One of the most advanced and challenging tasks is to crop objects in three different axes from both sides in each axis. In the ConfocalVR and ExMicroVR software, cropping of individual object channels could not be achieved separately. These SWs offer the possibility to crop the object only as a whole using the so-called Excluder, which allows moving into and looking around inside the virtual object. Then, some parts of the whole object can be hidden. The resulting effect is different from the use of object cropping in FluoRender. In FluoRender, clipping planes are used for this purpose, and the object can be clipped in all three (x-, y-, and z-) axes from both sides, yet separately in all channels. This brings significant advantages, and our controller is adapted to these features. However, the operation of these functions is complex, and even in our case, the control was not set up to provide a comfortable operation, as it consists of several different steps that the user must apply. The current solution needs to be optimized for better handling of these functions in the future.
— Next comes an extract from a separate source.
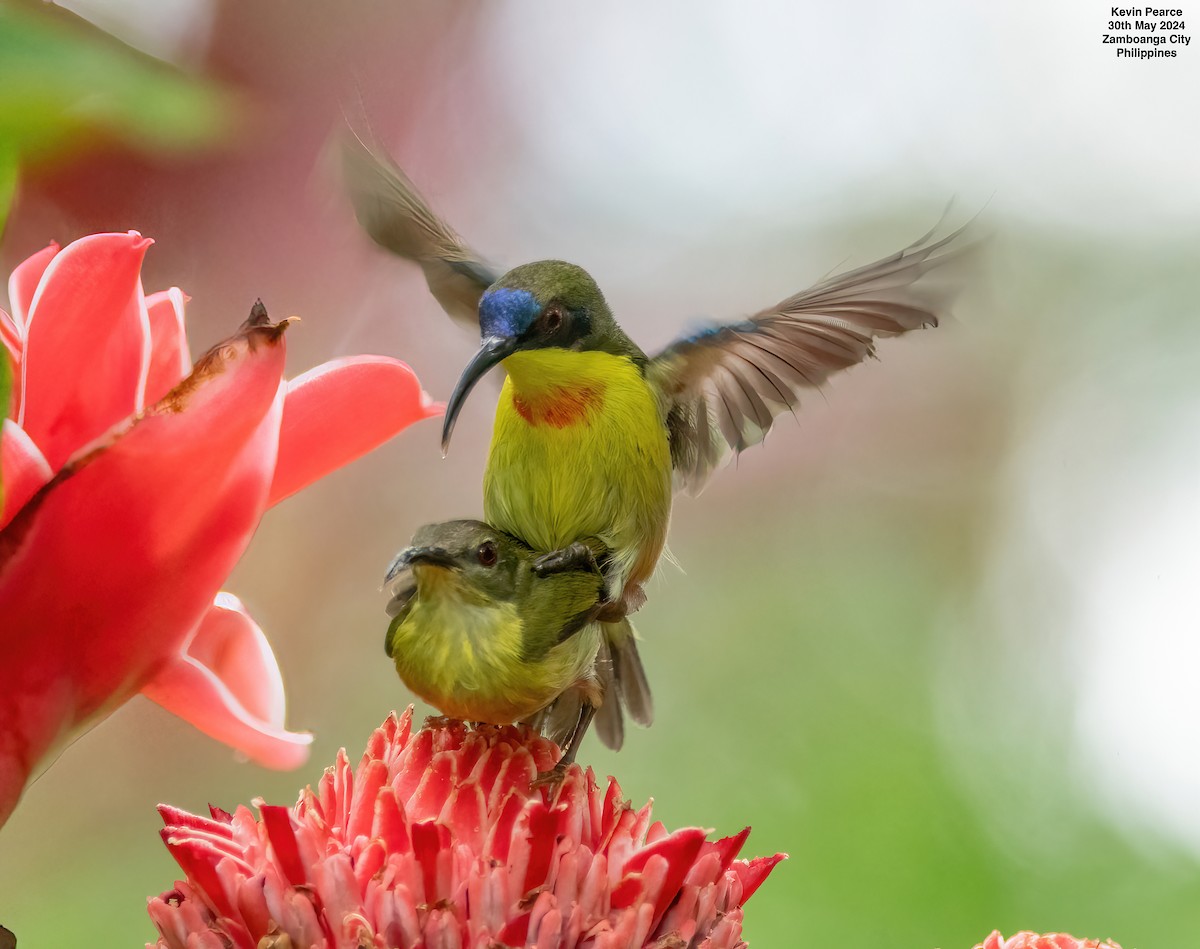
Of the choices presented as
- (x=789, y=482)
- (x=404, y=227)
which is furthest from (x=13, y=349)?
(x=789, y=482)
It should be noted that a gamepad can be used in FluoRender to control the object. However, the gamepad has limited capabilities and only handles spatial manipulation of the object. Even with the potential mapping of additional elements, the number of functions that could be controlled would be limited, or the function buttons would be hard to access when VR glasses are on. Therefore, the gamepad tends to be used in VR specifically with the aim of moving an object.
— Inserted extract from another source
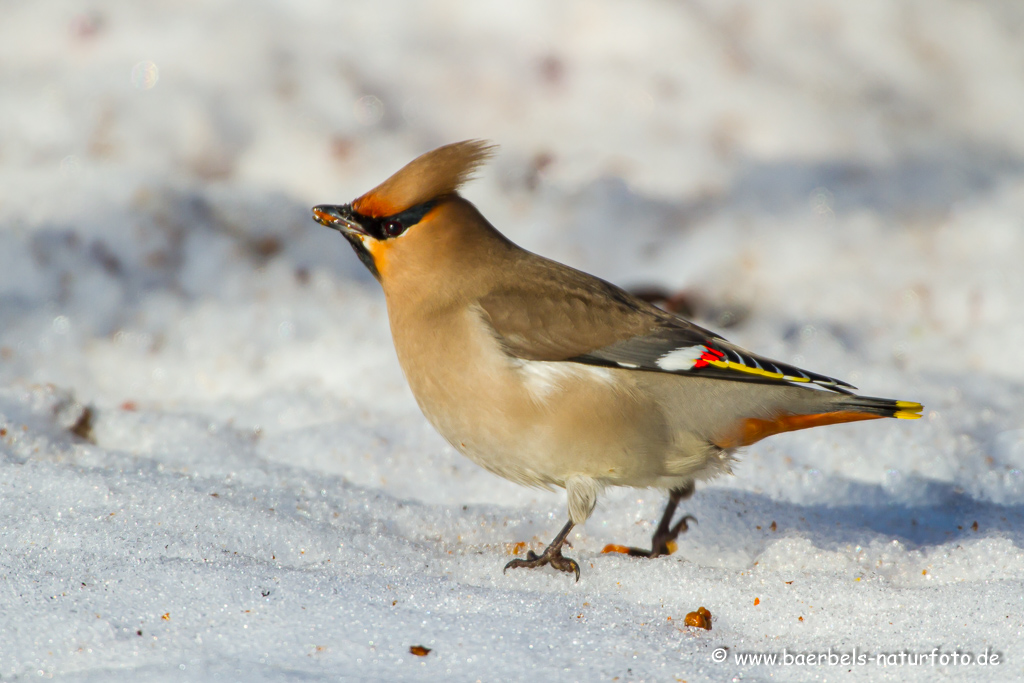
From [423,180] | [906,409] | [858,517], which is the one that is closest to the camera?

The presented gesture-based control system has some other benefits. It allows a virtual object to be manipulated independently of the additional VR hardware equipment, such as headset cameras or IR emitters and sensors that are usually used to sense the spatial position of the classic controller. Control instructions are transferred from the gesture-based controller to the FluoRender PC installation with which the device communicates, while FluoRender performs the visualization. Therefore, the hardware is dependent only on FluoRender’s requirements. On the other hand, the introduced control system is incompatible with VR systems that require free hands or fingers for special VR actions, because both hands are fully used and unavailable for any further operations. However, the control system was designed only for fast and comfortable observation of the virtual multidimensional and multicolor object. It is not intended for further detailed object analysis.